_GESTELLTE AUFGABE_.
Schreib alle Einträge unten Zeile für Zeile unverändert ab.

_GEGEBENE ANGABEN_.

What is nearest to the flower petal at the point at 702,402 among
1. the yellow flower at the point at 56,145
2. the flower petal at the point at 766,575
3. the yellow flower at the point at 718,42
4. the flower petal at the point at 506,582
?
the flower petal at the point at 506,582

_DIE ANTWORT_.
What is nearest to the flower petal at the point at 702,402 among
1. the yellow flower at the point at 56,145
2. the flower petal at the point at 766,575
3. the yellow flower at the point at 718,42
4. the flower petal at the point at 506,582
?
the flower petal at the point at 506,582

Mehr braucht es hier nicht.